How to react to people ripping up signs, throwing punches at political rallies, and shutting down a campaign event?  My reactions are decidedly mixed.  There’s no doubt that a lot of Donald Trump’s rhetoric is inflammatory — intentionally so — and he and his supporters shouldn’t be surprised when his strong statements provoke equally strong reactions.  If Trump wants to lash out against immigrants, or Muslims, he’s got to expect that, in some quarters at least, he’s doing to be harshly criticized as a racist and a demagogue and he’s going to encounter lots of protests against his positions and statements.

At the same time, I hate to see violence erupt and political events canceled because of security concerns.  The protesters had every right to advocate against Trump’s message, but Trump and his supporters had every right to speak, too.  One comment in the MSNBC piece was a red flag for me:  a protest organizer said, “We wanted to show Trump that this is Chicago, and we run Chicago, and we’re not going to take this.”  Some other commentators have said that Trump was to blame for the clashes because his campaign dared to schedule an event on a college campus in an urban area.  Such comments suggest — very uncomfortably, in my view — that there are “safe” areas and “unsafe” areas for campaign events to be held, depending on the political views and party affiliation of the candidate.  That’s a dangerous, precarious viewpoint in a country where the Constitution guarantees free speech for all, even if the speech is deeply offensive to many.

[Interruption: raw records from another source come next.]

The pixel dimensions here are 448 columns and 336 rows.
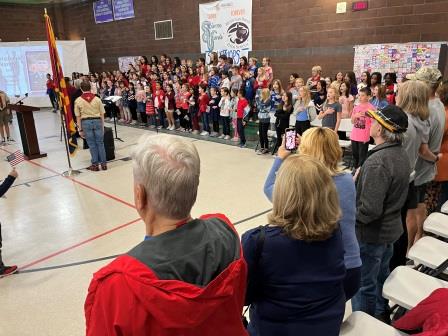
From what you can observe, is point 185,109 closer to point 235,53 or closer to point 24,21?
point 235,53

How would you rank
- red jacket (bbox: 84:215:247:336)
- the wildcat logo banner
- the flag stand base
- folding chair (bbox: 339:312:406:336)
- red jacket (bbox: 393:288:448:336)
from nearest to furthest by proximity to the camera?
red jacket (bbox: 84:215:247:336) < red jacket (bbox: 393:288:448:336) < folding chair (bbox: 339:312:406:336) < the flag stand base < the wildcat logo banner

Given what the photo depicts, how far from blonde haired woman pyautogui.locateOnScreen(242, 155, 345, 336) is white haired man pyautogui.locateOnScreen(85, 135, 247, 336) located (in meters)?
0.18

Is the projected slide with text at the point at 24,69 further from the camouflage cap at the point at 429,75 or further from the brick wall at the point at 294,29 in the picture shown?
the camouflage cap at the point at 429,75

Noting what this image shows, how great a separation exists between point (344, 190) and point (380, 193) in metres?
0.34

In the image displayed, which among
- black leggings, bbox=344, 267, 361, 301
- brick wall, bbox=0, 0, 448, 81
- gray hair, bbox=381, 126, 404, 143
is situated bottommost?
black leggings, bbox=344, 267, 361, 301

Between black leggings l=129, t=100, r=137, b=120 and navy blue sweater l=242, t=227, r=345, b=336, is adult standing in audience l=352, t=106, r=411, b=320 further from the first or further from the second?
black leggings l=129, t=100, r=137, b=120

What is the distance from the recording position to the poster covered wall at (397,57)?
6668mm

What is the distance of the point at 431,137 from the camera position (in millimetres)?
2857

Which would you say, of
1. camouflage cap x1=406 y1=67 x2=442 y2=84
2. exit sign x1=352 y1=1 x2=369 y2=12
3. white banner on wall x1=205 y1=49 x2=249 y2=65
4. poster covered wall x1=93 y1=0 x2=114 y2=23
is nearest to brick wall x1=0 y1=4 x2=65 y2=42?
poster covered wall x1=93 y1=0 x2=114 y2=23

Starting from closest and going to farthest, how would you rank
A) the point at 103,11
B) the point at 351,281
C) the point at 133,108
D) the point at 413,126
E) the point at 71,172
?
1. the point at 351,281
2. the point at 413,126
3. the point at 71,172
4. the point at 133,108
5. the point at 103,11

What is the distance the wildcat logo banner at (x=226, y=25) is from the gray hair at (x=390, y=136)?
8.27 meters

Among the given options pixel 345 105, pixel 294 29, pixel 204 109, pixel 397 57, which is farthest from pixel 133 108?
pixel 397 57

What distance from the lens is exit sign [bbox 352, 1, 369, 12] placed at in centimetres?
733

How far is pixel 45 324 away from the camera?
264 cm
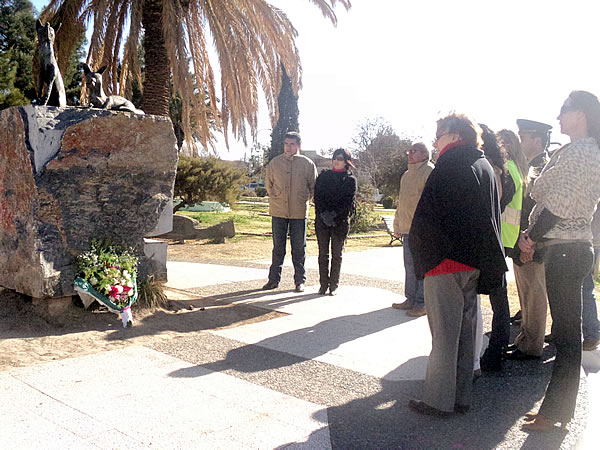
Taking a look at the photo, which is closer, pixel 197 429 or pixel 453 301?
pixel 197 429

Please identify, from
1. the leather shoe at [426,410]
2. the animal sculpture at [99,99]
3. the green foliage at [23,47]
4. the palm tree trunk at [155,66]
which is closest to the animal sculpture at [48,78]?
the animal sculpture at [99,99]

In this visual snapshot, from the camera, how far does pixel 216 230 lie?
539 inches

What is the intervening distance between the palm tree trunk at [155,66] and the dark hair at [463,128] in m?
7.75

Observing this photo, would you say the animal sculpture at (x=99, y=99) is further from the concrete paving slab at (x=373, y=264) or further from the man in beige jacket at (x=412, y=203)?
the concrete paving slab at (x=373, y=264)

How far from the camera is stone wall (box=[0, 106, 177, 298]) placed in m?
4.64

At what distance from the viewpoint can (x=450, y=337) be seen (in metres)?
3.05

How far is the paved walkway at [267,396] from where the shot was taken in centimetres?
276

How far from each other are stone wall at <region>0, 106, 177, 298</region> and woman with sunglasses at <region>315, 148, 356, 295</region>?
1936 millimetres

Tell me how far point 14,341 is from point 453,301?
337cm

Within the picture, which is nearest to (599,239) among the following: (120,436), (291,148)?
(291,148)

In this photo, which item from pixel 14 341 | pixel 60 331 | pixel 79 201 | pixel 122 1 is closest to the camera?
pixel 14 341

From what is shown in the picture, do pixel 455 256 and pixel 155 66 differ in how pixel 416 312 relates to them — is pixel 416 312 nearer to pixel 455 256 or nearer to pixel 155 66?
pixel 455 256

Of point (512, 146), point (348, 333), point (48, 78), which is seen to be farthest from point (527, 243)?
point (48, 78)

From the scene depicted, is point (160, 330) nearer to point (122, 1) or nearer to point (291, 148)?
point (291, 148)
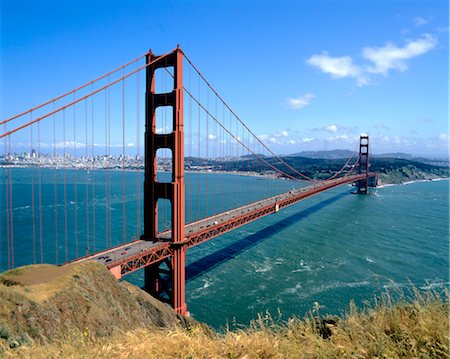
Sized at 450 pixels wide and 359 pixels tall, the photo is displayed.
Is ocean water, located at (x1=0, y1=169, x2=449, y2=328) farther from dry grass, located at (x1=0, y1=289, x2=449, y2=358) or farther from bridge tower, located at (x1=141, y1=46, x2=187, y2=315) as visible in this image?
dry grass, located at (x1=0, y1=289, x2=449, y2=358)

One other interesting point about the Chicago clashes is that the Sanders campaign seems to have tapped into a strong vein of anti-establishment feeling on the left side of the political spectrum that cuts across racial lines.  If you are disaffected — whether you are African-American, Latino, Anglo, or other — you’re going to notice that it was members of the Bernie Brigade, and not Hillary Clinton supporters, who helped put together the anti-Trump protests.  It will be interesting to see whether this development, which could seriously cut into the support Clinton expects to get from African-Americans and Latinos, changes the political calculus as big states like Illinois, Ohio, and Florida vote on Tuesday.